_EXERCISE DIRECTIONS_
Leave the pictures aside and write out exactly every line from the one containing "Of the provided options" through the last line.

* START RECORDED DATA *

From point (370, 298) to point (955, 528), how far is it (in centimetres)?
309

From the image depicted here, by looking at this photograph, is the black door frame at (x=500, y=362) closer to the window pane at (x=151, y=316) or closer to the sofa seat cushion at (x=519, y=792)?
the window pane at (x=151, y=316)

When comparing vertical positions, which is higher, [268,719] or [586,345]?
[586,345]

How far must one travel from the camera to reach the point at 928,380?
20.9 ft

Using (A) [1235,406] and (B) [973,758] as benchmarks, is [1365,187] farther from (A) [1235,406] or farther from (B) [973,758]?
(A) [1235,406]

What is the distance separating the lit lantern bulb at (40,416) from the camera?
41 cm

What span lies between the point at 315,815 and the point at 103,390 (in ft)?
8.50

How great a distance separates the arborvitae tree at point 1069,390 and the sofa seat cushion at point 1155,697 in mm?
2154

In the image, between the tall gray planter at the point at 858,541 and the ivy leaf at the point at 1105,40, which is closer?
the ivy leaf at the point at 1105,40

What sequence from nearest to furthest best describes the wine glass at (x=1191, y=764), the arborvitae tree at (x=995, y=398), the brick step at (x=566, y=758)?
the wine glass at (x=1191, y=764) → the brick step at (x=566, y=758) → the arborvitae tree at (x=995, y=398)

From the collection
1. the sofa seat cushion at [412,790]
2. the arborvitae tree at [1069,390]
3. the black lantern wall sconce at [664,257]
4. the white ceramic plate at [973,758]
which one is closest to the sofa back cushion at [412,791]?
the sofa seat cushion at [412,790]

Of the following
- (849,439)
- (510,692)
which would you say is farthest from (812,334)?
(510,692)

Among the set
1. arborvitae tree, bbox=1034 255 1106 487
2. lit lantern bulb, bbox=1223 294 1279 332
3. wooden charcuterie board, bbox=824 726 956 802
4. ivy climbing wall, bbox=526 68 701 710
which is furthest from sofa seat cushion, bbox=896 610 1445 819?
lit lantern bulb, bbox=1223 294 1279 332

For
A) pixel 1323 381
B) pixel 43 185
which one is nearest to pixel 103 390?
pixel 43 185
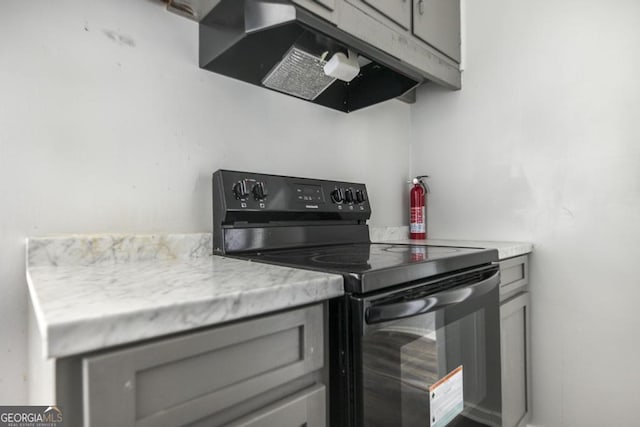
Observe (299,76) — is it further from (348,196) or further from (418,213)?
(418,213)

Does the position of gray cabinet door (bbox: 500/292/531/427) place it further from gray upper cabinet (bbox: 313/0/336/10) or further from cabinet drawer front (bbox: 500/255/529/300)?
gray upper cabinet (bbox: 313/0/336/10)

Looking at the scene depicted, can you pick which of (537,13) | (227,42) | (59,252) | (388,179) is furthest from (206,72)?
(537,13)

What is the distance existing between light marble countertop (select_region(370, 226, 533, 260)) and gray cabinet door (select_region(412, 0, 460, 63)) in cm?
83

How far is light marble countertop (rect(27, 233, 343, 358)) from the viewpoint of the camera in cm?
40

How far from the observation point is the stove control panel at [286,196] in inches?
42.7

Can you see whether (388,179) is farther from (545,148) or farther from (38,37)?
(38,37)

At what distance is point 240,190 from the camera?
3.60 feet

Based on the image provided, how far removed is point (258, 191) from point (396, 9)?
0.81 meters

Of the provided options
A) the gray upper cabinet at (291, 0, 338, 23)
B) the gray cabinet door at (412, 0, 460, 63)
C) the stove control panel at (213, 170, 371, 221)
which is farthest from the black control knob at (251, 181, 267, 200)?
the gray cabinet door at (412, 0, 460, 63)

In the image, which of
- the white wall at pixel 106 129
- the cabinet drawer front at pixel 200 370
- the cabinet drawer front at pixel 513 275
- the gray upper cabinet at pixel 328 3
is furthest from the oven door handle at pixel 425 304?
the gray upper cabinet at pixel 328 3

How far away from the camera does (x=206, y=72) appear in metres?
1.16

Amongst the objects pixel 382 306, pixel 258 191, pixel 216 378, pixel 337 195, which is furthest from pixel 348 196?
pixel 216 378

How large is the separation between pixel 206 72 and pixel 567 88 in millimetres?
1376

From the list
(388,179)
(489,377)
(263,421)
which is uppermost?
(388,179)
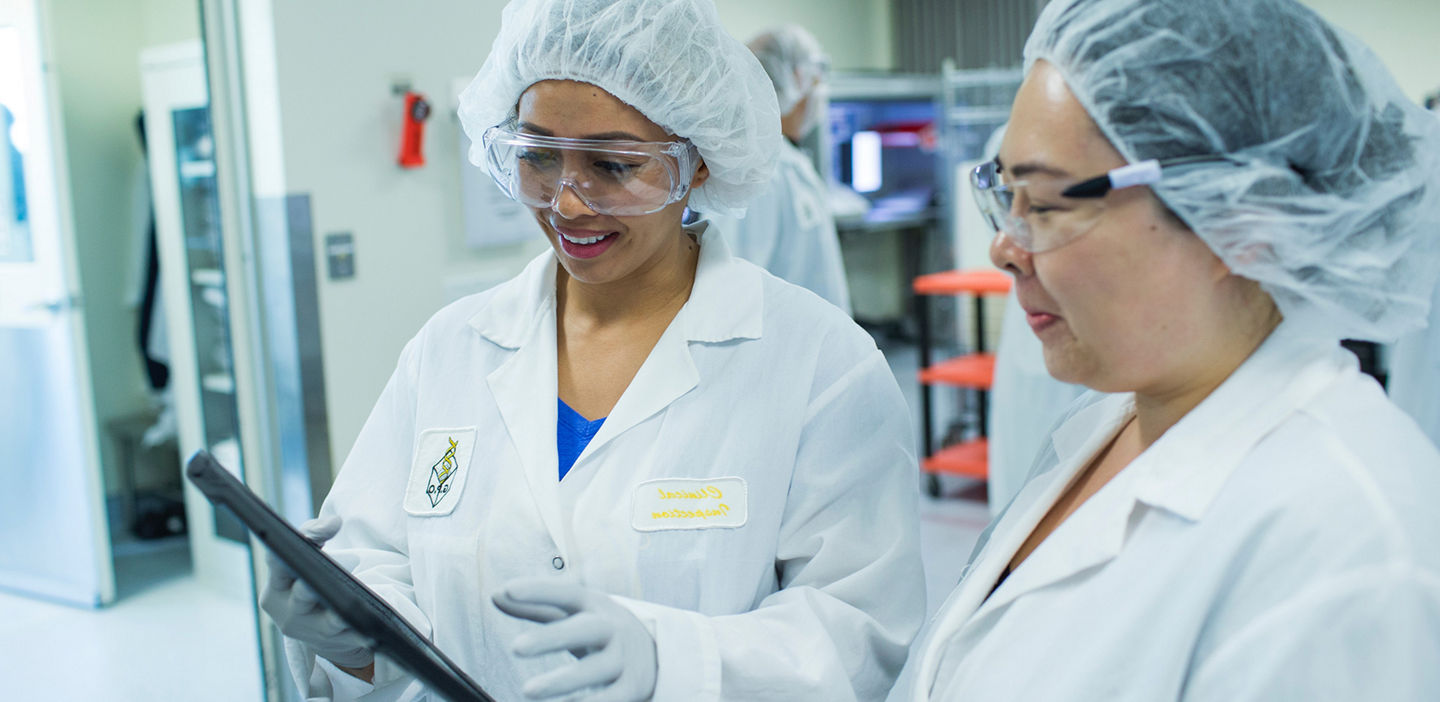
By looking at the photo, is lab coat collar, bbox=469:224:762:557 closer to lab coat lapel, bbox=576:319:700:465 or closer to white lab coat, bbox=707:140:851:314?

* END RECORDED DATA *

_THE REPLY_
Of the provided options
A) the gray upper cabinet at (291, 0, 338, 23)
B) the gray cabinet door at (412, 0, 460, 63)
C) the stove control panel at (213, 170, 371, 221)
which is farthest from the black control knob at (251, 181, 267, 200)?
the gray cabinet door at (412, 0, 460, 63)

In the image, which of
- the white wall at pixel 106 129
- the cabinet drawer front at pixel 200 370
- the cabinet drawer front at pixel 513 275
- the gray upper cabinet at pixel 328 3
is furthest from the oven door handle at pixel 425 304?
the gray upper cabinet at pixel 328 3

How far away from the camera does (x=206, y=72) appear in metres?
1.16

Amongst the objects pixel 382 306, pixel 258 191, pixel 216 378, pixel 337 195, which is furthest from pixel 348 196?
pixel 216 378

How large is the separation between pixel 206 72 and pixel 567 88 in millimetres?
1376

From the list
(388,179)
(489,377)
(263,421)
which is uppermost?
(388,179)
By looking at the photo, is lab coat collar, bbox=469:224:762:557 closer to lab coat lapel, bbox=576:319:700:465 or closer to white lab coat, bbox=707:140:851:314?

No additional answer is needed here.